OriginElle Fertility Clinic and Women’s Health Centre, Montreal, Canada
Seang L. Tan
OriginElle Fertility Clinic and Women’s Health Centre, Montreal, Canada
*Address all correspondence to: murid.javed@gmail.com
1. Introduction
Infertility is an inability to achieve pregnancy after one year of unprotected sex. It can be due to male factors, female factors or their combination. Male factor infertility can be treated with medicines or utilization of assisted reproductive technologies. The effects of medicines or hormones on sperm production or quality are noticeable after about 90 days as it takes this much time to observe new sperm population. The assisted reproductive technologies, on the other hand, make use of existing levels of sperm production and provide immediate solutions that could be simple washing or concentrating sperm for intra-uterine insemination (IUI), in vitro fertilization (IVF) or intracytoplasmic sperm injection (ICSI). After the advent of ICSI, only one sperm is needed to fertilize an egg as compared to millions of sperm required for natural conception, IUI or IVF. For ICSI, the sperm can be processed by simple wash [1], density gradient [2], swim up [3], or by using newly introduced devices like Microfluidic [4, 5] or Zymote [6]. Ejaculated, surgically collected, fresh or cryopreserved sperm have been used successfully. This chapter will explain basic and advanced assisted reproductive technologies to treat male factor infertility. The advanced scientific information is presented for easy understanding by a general reader. Those seeking in-depth knowledge are recommended to read the referenced articles.
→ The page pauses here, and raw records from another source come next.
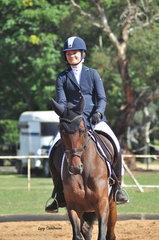 Belle Stakkara ridden by Annabelle Trainor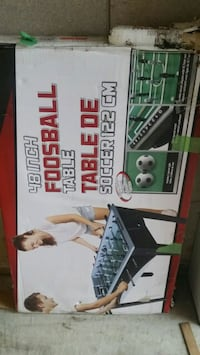 Foos ball,  new in box  48 inches: it's available! Milton, L9T 7Y5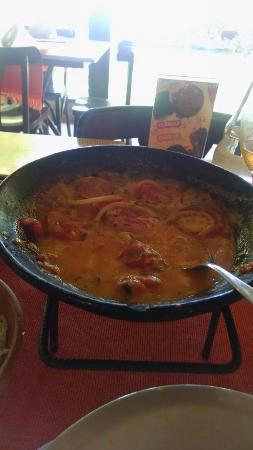 Santa Villa Restaurante: Moqueca de camarão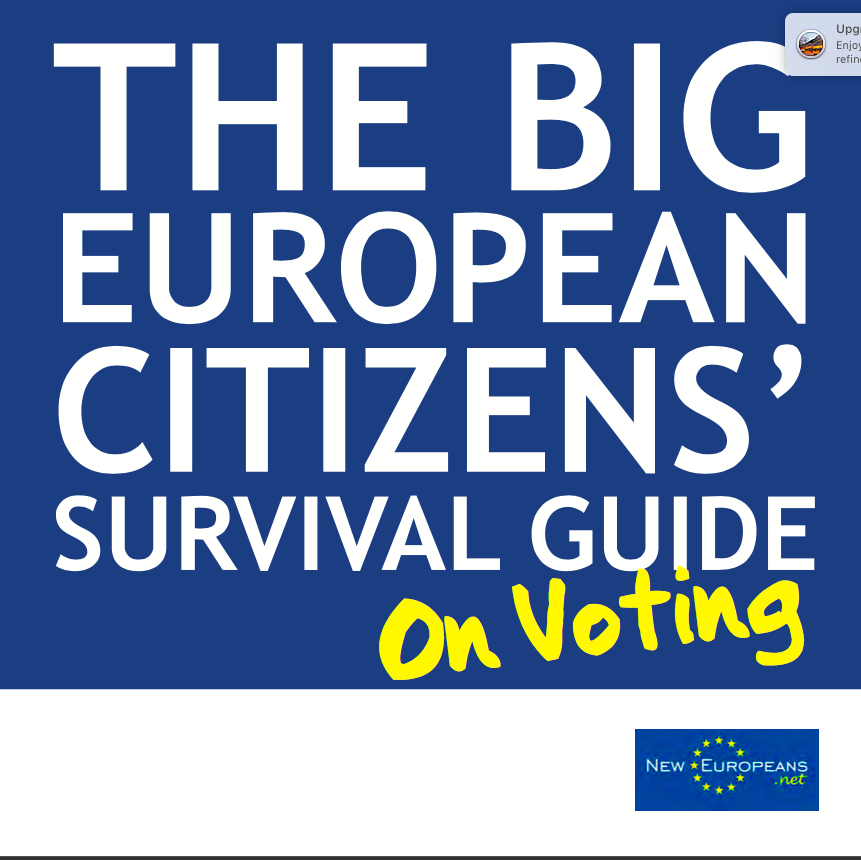 Our third guide tells you how the voting system works and how you can get involved politically as an EU citizen living in the UK.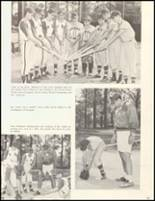 1966 Sacred Heart High School Yearbook Page 66 & 67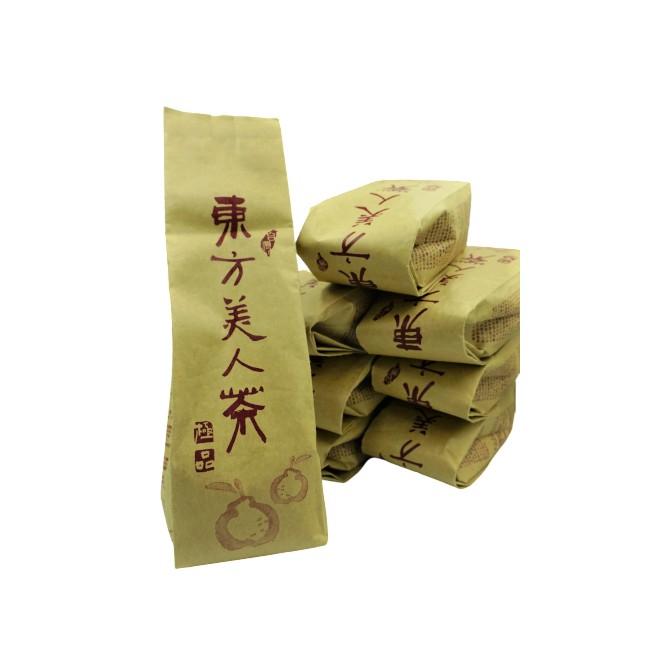 東方美人茶澄蕊/紅蕊/-紅蕊球形/一斤-東方美人茶-香檳烏龍-五色茶-冰風茶-煙風茶-蜒仔茶-白毫烏龍-膨風茶-羽芯鑲韻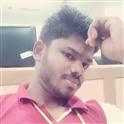 Vijay Pandiyarajan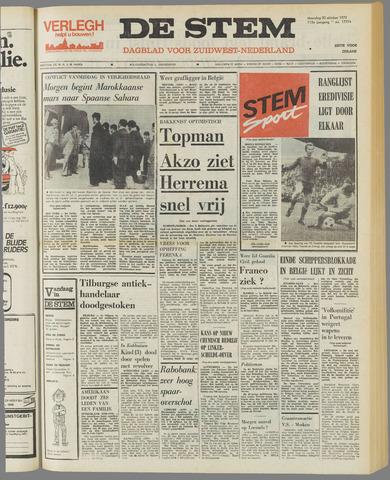 de Stem 1975-10-20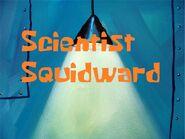 Scientistsquid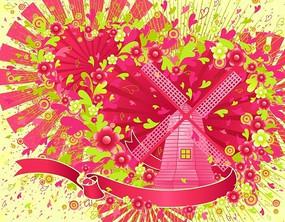 彩带粉色风车花纹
The male reproductive organs are shown in Figure 1. The sperm are produced in the testes and stored in the epididymis. At the time of ejaculation, the sperm are transported in a small quantity of fluid through the vas deference. The seminal vesicles and the prostate glands add their secretions to increase the seminal volume. The semen is then ejaculated through the urethra which is a common passage for the urine and the semen.
Figure 1.
Diagrammatic presentation of male reproductive organs. A = testis; B = epididymis; C = penis; D = vas deferens; E = prostate gland; F = bulbourethral gland; and G = urinary bladder. (the diagram is modified from Serono educational pamphlet).
Semen evaluation is required to determine male factor infertility. The laboratories have been performing semen analysis by manual microscopy [7, 8]. The determination of semen volume, sperm concentration, motility, and morphology are minimal requirements. These parameters can be accurately determined by manual microscopy; however, variations exist between different technologists and different labs. Computerized semen analysis [9, 10] was introduced to eliminate these variations and to determine additional sperm characteristics. The computer-assisted semen analysis systems have enabled partial automation of routine semen analysis. These systems can determine some semen parameters which cannot be determined by manual microscopy like the speed of sperm progression. They lacked wider acceptance [11] due to their complicated operation, high initial cost, expensive maintenance, and inability to analyze Micro-TESE and severe male factor samples. Newer and improved computer-assisted semen analyzers are gradually improving and entering the market to overcome these difficulties by integrating artificial intelligence optical microscopic technology [12].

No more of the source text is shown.